__Work instructions__
Select each line in the items below that contains the word "point", and copy those lines out in order.

--- Start Dataset records ---

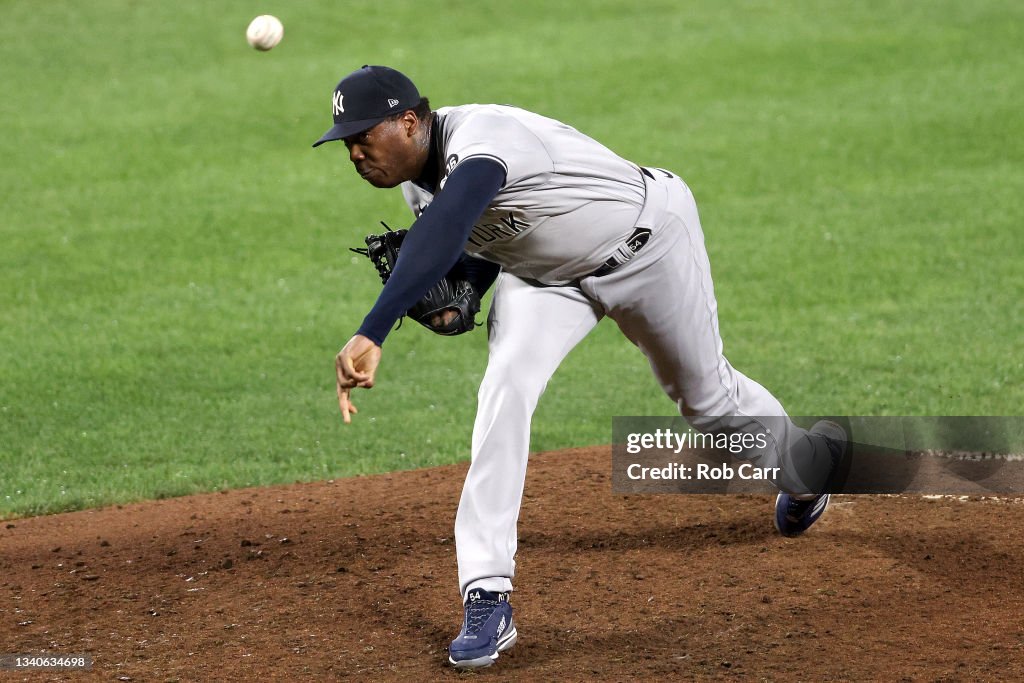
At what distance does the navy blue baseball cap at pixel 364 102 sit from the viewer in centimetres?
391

--- End Dataset records ---
--- Start Dataset records ---

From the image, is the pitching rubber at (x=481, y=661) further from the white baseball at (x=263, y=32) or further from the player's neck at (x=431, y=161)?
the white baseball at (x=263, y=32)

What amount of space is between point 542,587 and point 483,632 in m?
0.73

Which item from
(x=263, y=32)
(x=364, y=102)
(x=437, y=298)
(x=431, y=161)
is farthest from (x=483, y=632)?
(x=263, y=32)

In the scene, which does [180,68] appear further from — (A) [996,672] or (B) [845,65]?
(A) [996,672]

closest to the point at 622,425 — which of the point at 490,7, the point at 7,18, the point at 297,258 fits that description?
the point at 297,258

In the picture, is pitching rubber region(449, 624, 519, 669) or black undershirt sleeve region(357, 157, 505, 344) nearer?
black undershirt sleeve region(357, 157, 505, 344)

--- End Dataset records ---

__Exercise solution__
What amount of space is between point 542,587 and point 483,632 in m?
closest to the point at 622,425 — which of the point at 490,7, the point at 7,18, the point at 297,258 fits that description?
the point at 297,258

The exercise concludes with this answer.